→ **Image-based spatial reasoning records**
* BEGIN *

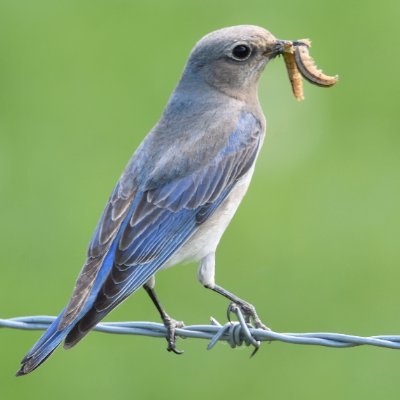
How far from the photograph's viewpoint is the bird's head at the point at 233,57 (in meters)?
9.84

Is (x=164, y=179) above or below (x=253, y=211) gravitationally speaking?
above

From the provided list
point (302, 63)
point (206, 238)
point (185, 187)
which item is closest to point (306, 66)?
point (302, 63)

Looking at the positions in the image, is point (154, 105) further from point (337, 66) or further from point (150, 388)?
point (150, 388)

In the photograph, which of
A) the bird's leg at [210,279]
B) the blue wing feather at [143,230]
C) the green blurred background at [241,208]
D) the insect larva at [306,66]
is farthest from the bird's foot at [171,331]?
the insect larva at [306,66]

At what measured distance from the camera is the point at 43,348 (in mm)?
8359

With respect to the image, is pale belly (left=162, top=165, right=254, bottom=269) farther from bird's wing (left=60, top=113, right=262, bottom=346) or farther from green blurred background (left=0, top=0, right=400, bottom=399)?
green blurred background (left=0, top=0, right=400, bottom=399)

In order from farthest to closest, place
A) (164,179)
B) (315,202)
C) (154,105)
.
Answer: (154,105), (315,202), (164,179)

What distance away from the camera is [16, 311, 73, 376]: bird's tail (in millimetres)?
8297

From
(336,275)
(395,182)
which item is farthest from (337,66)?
(336,275)

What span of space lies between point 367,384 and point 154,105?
366 cm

* END *

→ **WORK INSTRUCTIONS**
Replace "millimetres" with "millimeters" in the stretch from the line containing "With respect to" through the end of the records. Write out only those lines, leaving everything else in them unchanged.

→ **RESPONSE**
With respect to the image, is pale belly (left=162, top=165, right=254, bottom=269) farther from bird's wing (left=60, top=113, right=262, bottom=346) or farther from green blurred background (left=0, top=0, right=400, bottom=399)?
green blurred background (left=0, top=0, right=400, bottom=399)

In order from farthest to closest, place
A) (164,179)
B) (315,202)
C) (154,105)
.
Answer: (154,105), (315,202), (164,179)

What distance away from the camera is [16, 311, 73, 376]: bird's tail (in millimeters)?
8297

From
(336,275)
(395,182)
which item is farthest from (337,66)?
(336,275)

What span of space lies between point 367,384 and point 154,105?
366 cm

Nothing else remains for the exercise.